The president said the $1 billion fund belonging to Myanmar held in the United States will be frozen.
Mr. Biden said: “I want to say good afternoon, everyone. I wanted to give you an update on the latest regarding our response to the military coup in Burma.
“As you know, the assault on Burma’s transition to democracy remains an issue of deep bipartisan concern. We’ve consulted at length, for example, with Senator McConnell, who’s had a very keen interest in this, and his team. And we welcomed their helpful insights.
“We’ve also been in close contact with our allies and partners around the world, particularly in the Indo-Pacific region, driving vigorous diplomatic outreach to help coordinate an international response to what happened.
“A strong and unified message emerging from the United States has been essential, in our view, to encouraging other countries to join us in pressing for an immediate return to democracy.
“Last week, the United States helped bring together the U.N. Security Council, which issued a strong statement in support of Burmese democracy. And this week, we will use our renewed engagement on the Human Rights Council to strengthen the world’s commitment to human rights in Burma.
“Today, I again call on the Burmese military to immediately release the democratic political leaders and activists and — that they’re now detaining, including Aung San Suu Kyi. And she is — and also Win Myint, the President.
“The military must relinquish the power it seized and demonstrate respect for the will of the people of Burma as expressed in their November 8th election.
“So today, I’m announcing a series — a series of actions that we’re taking to begin imposing consequences on the leaders of the coup. The U.S. government is taking steps to prevent the generals from improperly having access to the $1 billion in Burmese government funds held in the United States.
“And today, I’ve approved a new executive order — (coughs) — excuse me — a new executive order enabling us to immediately sanction the military leaders who directed the coup, their business interests, as well as close family members.
“We will identify a first round of targets this week. And we’re also going to impose strong export controls. And we’re freezing U.S. assets that benefit the Burmese government, while maintaining our support for healthcare, civil society groups, and other areas that benefit the people of Burma directly.
“And, finally, as protests grow, violence against those asserting their democratic rights is unacceptable, and we’re going to keep calling it out. The people of Burma are making their voices heard. And the world is watching.
“We’ll be ready to impose additional measures, and we’ll continue to work with our international partners to urge other nations to join us in these efforts.

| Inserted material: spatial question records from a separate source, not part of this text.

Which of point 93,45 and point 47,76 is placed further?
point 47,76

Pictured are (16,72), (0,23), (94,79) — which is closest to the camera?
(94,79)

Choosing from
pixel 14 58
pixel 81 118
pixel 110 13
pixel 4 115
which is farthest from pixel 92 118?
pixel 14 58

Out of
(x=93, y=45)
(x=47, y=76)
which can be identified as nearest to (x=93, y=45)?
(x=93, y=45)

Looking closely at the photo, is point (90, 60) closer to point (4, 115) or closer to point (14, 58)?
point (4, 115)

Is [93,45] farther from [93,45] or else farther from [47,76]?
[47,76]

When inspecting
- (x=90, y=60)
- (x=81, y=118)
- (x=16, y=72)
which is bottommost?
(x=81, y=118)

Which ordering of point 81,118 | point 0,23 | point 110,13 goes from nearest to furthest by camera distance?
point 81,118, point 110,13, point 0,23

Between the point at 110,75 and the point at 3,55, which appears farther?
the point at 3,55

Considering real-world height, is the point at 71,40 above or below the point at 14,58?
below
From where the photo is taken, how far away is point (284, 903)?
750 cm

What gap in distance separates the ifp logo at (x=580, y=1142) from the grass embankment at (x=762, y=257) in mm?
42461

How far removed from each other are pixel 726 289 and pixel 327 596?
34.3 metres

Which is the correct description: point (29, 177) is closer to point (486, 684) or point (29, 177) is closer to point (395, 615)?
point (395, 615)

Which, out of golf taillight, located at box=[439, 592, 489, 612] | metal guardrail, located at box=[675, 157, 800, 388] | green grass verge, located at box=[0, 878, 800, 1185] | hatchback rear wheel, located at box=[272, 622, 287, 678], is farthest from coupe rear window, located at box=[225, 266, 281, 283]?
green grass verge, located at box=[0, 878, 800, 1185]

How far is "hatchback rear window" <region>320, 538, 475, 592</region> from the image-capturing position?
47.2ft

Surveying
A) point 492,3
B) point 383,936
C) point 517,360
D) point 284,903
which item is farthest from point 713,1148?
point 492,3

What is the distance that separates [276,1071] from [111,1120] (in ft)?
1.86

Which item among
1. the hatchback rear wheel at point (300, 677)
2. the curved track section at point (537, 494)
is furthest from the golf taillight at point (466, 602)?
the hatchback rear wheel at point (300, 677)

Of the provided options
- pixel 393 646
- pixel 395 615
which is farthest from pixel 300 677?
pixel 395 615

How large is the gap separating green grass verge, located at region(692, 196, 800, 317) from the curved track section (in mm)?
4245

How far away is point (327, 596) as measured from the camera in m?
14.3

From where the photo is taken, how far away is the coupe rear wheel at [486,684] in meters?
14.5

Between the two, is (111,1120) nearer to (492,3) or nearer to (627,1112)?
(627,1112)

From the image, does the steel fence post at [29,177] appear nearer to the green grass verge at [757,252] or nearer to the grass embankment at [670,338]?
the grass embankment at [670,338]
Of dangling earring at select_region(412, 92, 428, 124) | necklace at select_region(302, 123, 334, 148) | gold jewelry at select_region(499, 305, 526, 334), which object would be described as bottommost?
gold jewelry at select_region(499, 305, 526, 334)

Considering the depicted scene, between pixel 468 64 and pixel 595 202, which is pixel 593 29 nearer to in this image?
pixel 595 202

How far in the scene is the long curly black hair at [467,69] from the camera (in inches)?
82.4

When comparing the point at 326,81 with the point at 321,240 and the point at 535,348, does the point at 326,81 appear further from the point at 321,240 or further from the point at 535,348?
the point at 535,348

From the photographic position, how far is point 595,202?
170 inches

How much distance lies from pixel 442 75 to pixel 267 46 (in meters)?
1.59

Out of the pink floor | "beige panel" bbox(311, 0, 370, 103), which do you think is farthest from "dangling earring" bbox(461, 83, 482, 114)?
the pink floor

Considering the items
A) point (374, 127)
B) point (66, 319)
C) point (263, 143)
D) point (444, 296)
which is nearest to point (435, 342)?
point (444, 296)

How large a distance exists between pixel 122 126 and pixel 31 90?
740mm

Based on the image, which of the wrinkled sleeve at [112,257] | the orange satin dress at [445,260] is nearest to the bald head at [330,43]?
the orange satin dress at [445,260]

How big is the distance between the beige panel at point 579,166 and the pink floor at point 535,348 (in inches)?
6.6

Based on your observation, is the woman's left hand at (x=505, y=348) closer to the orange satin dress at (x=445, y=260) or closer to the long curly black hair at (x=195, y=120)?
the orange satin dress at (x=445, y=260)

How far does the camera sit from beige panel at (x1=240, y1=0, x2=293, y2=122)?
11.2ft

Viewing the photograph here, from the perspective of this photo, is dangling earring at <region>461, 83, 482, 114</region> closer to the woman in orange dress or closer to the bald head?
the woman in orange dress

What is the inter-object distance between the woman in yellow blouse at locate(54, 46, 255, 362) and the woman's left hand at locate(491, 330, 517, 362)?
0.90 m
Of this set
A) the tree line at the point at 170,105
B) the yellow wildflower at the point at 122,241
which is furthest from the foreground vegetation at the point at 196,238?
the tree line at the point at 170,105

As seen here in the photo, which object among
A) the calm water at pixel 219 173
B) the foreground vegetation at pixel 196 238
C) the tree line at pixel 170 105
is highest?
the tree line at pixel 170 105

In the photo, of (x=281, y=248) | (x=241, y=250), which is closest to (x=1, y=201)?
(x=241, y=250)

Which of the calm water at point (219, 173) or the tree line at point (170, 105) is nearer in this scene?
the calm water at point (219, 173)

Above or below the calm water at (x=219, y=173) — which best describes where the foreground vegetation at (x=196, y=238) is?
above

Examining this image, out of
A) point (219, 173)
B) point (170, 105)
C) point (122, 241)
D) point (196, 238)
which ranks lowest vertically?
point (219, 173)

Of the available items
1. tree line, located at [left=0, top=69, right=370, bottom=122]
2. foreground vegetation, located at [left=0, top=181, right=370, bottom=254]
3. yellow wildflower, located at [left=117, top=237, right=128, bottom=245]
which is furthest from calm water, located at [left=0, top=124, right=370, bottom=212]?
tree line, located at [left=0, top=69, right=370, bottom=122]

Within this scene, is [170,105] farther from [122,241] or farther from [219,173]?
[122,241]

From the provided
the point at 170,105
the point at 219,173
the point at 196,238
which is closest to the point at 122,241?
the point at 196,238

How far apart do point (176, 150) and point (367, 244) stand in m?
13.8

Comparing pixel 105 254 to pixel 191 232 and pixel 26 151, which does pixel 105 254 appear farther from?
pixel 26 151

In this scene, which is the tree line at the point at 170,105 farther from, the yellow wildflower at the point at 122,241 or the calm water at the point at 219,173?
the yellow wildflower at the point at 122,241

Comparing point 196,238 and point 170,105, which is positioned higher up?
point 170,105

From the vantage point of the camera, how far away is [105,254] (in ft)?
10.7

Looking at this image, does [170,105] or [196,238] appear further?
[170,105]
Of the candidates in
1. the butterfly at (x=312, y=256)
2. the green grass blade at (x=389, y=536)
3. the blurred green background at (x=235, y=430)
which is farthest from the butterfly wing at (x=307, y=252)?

“So I thank you all. I wanted to have that statement before I got in the vehicle to go out to the Pentagon. And I’m sure I’ll see some of you at the Pentagon. Thanks for coming over on such short notice. Thank you.
“On February 1, 2021, the Myanmar military arrested the civilian leaders of the national and state governments and announced a one-year “state of emergency.”
“The military arrested leader Aung San Suu Kyi, President Win Myint, and several dozen other senior officials in early morning raids in the capital, Naypyidaw. The officials were in Naypyidaw for the lower house of parliament to convene after the November 2020 national elections, which the NLD won by a large margin. The military also detained NLD officials and civil society activists in other parts of Myanmar, and cut telecommunications and the internet.”
The same day, President Biden released a strongly worded statement threatening to sanction Myanmar over the military coup.
“The international community should come together in one voice to press the Burmese military to immediately relinquish the power they have seized, release the activists and officials they have detained, lift all telecommunications restrictions, and refrain from violence against civilians,” President Biden said on February 1.
General Min Aung Hlaing has been accused by rights groups of human rights violations.
In a 2018 report, Amnesty International named Senior General Min Aung Hlaing among those who should be investigated for responsibility for crimes against humanity perpetrated as part of a widespread and systematic attack against the Rohingya population in northern Rakhine State.